Okay, people, I am not a poet and I’m sure you know it… But sometimes cartoonists rhyme for no good raisin… and make bad puns too.  Today I will share with you a bit of versicular (verse+ick+ular) goofiness that I tend to call poetry.  I am putting some in my vault, here; Poetry in the Vault (Mickey’s House of Fiction)

Beauty

Sleeping Beauty (a Silly Poem of Love and Illusion)

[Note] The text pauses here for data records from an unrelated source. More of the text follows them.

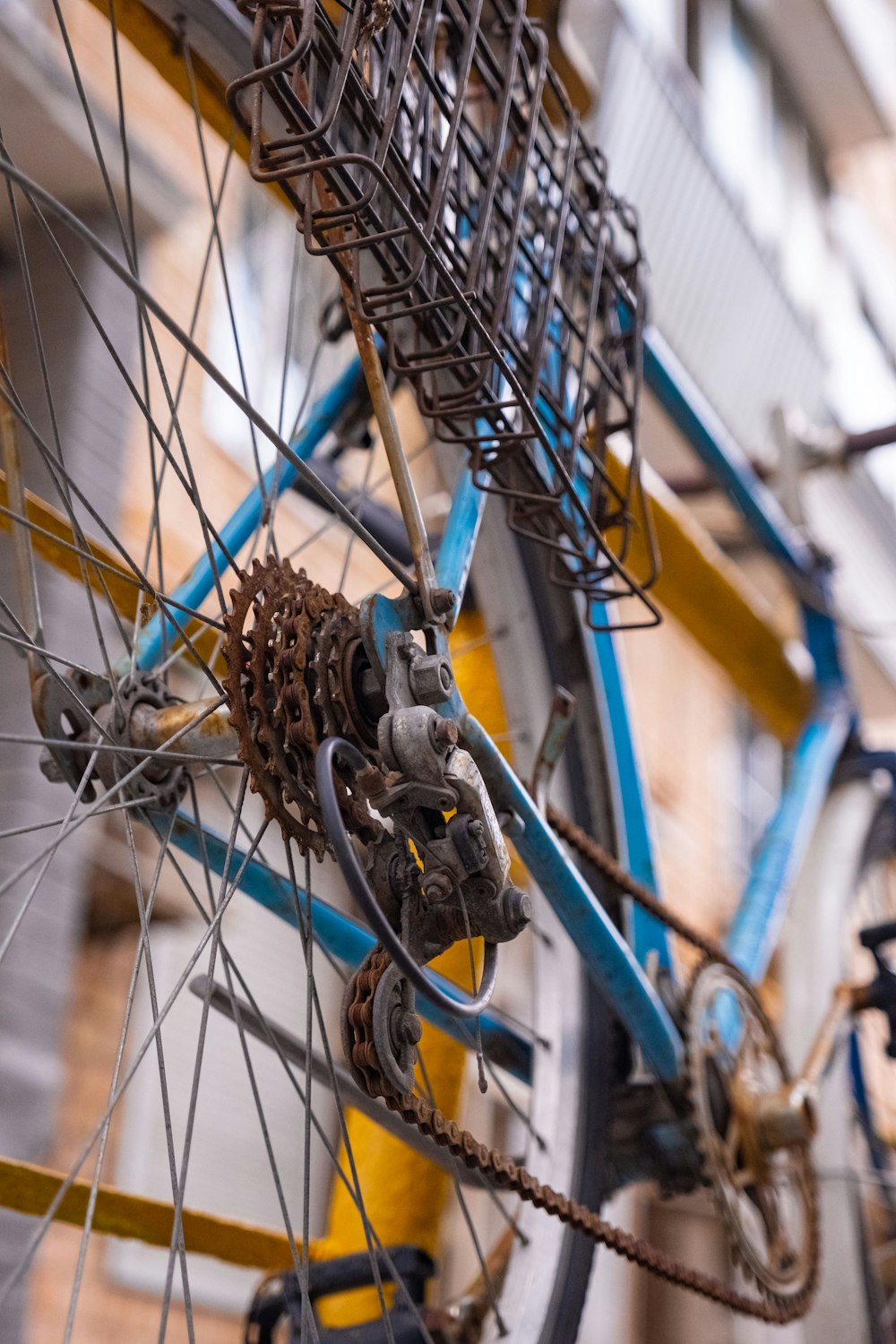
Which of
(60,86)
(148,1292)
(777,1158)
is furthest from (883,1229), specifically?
(60,86)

In the dark and in the light

In candle flame and purple night

The beauty sleeps and fails to heed

The young man’s life of lust and need

What happens next is often sad

The want, the hope, the love so bad

And fluttering faery wings of light

Carry life and love and fuel the sight

With never a thought to what could be

If only love would call to thee

And wake the sleeper from her dream

To make the two but one to seem.

singers (800x600)

Hear the Music (a love poem)

The singer sings his song,

And wants the world to sing along,

Though the world has gone all wrong,

And the darkness stays too long.

The singer warms and croons,

Under bright romantic moons,

And carries hopeful tunes,

To the listening dolts and loons.

Can a song bring truth to light?

Can it help us win the fight?

Does it ease the world’s plight?

And set the wrongs aright?

Yes a song can save the world,

Though the truth must be unfurled,

And the listeners’ ears are twirled.

So the hurts will all be pearled.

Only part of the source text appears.